Given text:
The bronze sculptural groups that decorated the four corners of the pavilion were installed by the Buenos Aires city authorities in diverse points of the city, whilst the main sculpture was placed at its current location next to the building of the Escuela Técnica Raggio.

=== The fate of the pavilion ===
In 1997, in the neighbourhood of Mataderos, (Note: Andalgalá 1475) some remains of the Pavilion that had become part of the Fábrica Solana de Carros y Carruajes were discovered. Recent investigations carried out by a group of researchers of the University of Buenos Aires Faculty of Architecture, Design and Urbanism, and another group of the Museo Archivo Tecno Educativo Lorenzo Raggio, found that the former owner (Isidoro Adrets, a soldier and a blacksmith), had bought the remains of the Argentine Pavilion in 1945. The elements of the main nave of the pavilion had not been destroyed, but were buried in a sector of the Parque Tres de Febrero in the neighbourhood of Palermo. Despite this, there have been no efforts to locate and display them.

== Description ==
The sculpture is a feminine figure that personifies the Argentine Republic, with a Phrygian cap (a traditional symbol of liberty) and garments waving in the wind. At her back is a bull that symbolises the growing animal husbandry in Argentina. At its feet are two human figures: one the right that is harvesting grain (representing the agriculture that is main source of the wealth of the country) and one on the left; a man seated on an anvil between gears (that symbolize industry) holding a locomotive, personifying the progress of a modern country.

The task: Copy out the stretch of the pavilion text from "The bronze sculptural" through "Escuela Técnica Raggio.".

Data pulled from a collection
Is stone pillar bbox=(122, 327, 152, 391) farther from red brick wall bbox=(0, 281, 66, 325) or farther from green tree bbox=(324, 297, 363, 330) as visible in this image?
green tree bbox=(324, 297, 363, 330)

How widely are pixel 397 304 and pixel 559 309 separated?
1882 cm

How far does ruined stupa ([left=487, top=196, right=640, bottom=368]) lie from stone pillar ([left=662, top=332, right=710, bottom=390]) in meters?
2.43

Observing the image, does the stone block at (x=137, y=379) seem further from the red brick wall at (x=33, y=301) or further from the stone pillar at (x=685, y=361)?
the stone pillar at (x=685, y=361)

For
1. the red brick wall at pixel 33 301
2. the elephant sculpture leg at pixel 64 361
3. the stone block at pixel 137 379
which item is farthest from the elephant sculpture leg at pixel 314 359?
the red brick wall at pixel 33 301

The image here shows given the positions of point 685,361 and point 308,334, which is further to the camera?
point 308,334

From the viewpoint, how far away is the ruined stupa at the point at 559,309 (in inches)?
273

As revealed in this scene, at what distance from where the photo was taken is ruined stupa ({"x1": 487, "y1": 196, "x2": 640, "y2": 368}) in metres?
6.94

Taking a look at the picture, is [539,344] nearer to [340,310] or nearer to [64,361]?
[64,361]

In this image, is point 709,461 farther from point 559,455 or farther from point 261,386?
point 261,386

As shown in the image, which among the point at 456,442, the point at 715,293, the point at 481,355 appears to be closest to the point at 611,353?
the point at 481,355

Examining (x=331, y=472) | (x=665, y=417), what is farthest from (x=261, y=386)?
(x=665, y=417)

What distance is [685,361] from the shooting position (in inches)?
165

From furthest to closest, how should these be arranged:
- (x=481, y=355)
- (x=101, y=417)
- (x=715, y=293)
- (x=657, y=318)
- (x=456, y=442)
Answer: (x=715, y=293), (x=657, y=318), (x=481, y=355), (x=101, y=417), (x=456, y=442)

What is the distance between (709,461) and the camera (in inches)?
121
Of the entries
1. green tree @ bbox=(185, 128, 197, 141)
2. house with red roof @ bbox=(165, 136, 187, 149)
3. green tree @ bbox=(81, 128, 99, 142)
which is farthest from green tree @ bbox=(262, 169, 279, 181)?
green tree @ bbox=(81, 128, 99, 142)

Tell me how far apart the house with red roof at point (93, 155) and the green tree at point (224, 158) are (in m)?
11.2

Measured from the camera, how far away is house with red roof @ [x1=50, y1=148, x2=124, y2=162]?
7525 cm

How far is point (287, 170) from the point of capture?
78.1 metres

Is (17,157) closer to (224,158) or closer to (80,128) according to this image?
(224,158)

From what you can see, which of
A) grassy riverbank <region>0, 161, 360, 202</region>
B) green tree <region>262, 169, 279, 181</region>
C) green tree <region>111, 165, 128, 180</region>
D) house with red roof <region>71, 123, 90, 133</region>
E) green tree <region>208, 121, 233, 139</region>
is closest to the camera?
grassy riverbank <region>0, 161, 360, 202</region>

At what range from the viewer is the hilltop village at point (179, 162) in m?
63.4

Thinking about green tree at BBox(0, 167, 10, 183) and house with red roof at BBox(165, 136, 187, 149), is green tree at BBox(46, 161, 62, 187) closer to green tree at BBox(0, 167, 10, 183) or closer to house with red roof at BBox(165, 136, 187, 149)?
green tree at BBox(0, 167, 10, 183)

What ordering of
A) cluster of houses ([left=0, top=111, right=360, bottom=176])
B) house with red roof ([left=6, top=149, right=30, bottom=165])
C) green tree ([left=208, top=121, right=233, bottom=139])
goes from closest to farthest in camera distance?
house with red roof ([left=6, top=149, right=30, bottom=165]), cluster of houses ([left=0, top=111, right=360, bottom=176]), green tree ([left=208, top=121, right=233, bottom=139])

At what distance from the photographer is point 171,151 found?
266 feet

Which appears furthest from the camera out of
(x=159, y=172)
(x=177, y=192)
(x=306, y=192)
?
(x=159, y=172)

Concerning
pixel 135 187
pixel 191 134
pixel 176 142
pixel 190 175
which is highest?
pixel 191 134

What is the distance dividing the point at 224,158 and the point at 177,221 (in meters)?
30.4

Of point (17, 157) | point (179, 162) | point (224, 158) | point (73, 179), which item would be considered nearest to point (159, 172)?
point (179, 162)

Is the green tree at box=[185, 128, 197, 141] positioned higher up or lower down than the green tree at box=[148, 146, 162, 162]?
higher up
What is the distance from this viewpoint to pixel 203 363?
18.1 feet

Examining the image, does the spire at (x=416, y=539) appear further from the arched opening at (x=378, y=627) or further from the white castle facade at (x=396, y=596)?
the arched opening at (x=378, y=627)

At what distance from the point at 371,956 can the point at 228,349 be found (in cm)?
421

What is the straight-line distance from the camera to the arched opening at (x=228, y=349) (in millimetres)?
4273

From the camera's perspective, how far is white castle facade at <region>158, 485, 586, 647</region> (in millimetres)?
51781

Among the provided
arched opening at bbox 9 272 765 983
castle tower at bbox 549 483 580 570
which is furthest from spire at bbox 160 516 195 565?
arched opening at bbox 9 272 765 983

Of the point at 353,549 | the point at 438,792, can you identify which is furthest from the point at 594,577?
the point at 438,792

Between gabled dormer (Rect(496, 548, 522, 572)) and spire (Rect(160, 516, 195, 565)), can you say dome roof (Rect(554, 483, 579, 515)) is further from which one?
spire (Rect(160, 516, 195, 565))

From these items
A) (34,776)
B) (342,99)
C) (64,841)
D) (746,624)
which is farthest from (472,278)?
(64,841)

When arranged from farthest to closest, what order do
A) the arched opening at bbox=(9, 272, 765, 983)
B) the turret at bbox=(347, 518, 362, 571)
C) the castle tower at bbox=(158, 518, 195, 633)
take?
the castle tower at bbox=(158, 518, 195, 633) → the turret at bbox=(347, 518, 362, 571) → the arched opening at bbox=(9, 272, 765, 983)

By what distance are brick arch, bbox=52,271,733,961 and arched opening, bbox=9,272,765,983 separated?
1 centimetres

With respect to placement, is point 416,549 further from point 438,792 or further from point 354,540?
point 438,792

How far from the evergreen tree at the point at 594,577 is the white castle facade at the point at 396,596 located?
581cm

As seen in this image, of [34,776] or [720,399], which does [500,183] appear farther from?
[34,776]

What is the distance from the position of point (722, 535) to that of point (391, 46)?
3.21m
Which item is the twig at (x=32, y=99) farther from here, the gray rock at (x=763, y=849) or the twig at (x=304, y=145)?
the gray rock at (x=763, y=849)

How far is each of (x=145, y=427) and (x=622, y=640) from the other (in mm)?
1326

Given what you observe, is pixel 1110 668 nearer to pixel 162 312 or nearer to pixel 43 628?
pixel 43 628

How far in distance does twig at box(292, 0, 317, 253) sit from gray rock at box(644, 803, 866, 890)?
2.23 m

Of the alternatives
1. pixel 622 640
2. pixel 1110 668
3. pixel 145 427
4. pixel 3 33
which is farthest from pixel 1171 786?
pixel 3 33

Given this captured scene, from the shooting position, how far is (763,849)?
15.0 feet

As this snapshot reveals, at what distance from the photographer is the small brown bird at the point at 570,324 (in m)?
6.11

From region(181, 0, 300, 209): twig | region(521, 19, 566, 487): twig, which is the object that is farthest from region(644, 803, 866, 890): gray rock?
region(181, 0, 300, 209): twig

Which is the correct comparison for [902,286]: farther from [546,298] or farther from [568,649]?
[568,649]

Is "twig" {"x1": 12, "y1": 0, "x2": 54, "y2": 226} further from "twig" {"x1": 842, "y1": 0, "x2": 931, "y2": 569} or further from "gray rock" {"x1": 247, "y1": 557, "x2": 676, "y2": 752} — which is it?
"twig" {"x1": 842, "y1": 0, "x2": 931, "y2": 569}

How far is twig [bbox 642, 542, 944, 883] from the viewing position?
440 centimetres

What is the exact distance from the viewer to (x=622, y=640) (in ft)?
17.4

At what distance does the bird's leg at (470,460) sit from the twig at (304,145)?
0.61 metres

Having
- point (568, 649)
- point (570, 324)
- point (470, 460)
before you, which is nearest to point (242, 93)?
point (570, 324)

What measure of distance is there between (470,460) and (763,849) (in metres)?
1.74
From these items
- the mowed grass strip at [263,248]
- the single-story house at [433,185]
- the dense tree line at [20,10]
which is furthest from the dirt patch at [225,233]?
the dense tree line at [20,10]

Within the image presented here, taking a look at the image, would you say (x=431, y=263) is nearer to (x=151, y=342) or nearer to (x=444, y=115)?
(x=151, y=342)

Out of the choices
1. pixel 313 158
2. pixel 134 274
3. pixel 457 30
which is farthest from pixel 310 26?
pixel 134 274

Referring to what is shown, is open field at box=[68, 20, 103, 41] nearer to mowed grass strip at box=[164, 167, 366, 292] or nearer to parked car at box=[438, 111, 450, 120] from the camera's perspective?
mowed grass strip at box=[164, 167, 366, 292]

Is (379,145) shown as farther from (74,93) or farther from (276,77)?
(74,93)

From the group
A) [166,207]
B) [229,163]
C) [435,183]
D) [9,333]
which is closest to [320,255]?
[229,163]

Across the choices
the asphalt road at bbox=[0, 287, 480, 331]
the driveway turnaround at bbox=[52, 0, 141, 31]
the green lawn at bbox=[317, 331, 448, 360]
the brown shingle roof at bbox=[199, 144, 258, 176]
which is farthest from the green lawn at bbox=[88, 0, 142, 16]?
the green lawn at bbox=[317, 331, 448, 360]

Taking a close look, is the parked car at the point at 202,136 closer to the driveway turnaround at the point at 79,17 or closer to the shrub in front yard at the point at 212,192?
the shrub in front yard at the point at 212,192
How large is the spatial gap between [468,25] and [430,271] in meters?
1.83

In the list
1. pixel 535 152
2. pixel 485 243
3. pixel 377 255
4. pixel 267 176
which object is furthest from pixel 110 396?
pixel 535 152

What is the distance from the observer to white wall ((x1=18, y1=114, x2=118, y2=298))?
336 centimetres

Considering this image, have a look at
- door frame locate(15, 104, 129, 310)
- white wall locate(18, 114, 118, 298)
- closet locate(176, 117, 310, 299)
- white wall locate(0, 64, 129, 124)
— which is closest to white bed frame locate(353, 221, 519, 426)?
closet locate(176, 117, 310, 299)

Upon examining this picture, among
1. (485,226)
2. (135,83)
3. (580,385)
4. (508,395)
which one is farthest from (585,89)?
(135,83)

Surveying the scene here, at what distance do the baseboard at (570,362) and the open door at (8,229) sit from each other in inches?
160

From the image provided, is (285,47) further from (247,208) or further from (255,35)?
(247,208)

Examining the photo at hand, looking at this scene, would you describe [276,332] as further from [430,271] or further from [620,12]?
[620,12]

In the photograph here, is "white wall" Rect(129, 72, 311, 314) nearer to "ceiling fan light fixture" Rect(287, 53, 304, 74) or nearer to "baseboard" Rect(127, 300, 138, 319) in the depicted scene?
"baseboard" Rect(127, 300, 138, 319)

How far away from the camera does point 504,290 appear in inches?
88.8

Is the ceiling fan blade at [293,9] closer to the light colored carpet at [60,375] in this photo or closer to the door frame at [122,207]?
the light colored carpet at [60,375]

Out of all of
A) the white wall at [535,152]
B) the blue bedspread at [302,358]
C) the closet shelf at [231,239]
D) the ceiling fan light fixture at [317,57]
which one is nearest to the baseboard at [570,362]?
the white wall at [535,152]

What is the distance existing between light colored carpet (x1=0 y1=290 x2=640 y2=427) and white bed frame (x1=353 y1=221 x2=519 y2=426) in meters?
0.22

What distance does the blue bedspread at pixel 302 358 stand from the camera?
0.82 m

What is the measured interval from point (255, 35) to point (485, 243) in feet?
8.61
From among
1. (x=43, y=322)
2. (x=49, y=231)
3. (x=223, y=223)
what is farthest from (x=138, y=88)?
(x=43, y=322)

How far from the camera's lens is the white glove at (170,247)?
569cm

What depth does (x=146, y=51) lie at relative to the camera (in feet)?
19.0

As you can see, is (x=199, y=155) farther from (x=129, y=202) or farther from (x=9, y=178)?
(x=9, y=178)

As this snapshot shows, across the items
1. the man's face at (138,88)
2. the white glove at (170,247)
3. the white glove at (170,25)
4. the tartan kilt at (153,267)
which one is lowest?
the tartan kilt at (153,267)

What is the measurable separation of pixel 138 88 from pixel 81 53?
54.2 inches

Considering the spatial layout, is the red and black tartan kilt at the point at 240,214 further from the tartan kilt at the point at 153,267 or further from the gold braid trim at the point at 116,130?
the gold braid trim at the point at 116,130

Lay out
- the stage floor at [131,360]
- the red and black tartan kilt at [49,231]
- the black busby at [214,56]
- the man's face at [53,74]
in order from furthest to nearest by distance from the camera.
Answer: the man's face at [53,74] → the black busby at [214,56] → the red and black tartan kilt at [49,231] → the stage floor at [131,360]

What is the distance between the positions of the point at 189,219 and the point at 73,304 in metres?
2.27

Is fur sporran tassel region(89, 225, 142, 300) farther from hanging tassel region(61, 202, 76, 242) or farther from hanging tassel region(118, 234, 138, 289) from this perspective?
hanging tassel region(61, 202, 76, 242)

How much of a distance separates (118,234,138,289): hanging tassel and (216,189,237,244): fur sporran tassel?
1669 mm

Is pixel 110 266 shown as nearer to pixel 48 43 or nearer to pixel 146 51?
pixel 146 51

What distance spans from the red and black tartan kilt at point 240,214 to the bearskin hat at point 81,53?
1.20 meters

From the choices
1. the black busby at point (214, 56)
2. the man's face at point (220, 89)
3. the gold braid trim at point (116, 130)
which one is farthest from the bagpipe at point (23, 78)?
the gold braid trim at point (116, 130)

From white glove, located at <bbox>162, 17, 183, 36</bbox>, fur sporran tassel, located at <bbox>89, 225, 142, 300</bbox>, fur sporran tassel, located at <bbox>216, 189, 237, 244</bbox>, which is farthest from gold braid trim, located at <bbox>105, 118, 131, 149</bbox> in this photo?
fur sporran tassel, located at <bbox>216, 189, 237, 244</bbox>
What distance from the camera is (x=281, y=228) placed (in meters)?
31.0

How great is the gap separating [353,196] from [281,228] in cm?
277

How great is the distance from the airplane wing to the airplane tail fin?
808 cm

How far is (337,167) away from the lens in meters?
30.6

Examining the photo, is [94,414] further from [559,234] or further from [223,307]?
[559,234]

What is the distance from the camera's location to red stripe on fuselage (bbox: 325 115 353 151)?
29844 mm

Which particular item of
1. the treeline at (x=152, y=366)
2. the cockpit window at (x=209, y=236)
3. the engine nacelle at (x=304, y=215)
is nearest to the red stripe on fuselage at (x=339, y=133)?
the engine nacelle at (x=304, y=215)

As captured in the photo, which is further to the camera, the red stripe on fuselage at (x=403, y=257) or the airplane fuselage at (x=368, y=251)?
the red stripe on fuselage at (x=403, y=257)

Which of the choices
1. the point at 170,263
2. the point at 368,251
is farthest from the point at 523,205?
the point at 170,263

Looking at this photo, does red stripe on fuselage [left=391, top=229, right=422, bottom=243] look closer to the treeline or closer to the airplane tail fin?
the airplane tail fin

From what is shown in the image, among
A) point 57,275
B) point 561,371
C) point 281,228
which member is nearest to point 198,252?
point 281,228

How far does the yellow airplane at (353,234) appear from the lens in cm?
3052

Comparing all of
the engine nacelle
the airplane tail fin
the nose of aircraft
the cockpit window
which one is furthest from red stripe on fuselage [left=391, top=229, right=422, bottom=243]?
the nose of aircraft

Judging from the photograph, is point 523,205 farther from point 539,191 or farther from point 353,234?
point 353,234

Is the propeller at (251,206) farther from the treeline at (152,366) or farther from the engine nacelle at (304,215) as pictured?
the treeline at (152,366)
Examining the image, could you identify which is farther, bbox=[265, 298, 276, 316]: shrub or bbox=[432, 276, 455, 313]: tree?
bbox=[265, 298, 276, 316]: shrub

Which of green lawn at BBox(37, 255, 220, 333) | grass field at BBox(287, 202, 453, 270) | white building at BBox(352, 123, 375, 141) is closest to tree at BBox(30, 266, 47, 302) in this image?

Reply:
The bronze sculptural groups that decorated the four corners of the pavilion were installed by the Buenos Aires city authorities in diverse points of the city, whilst the main sculpture was placed at its current location next to the building of the Escuela Técnica Raggio.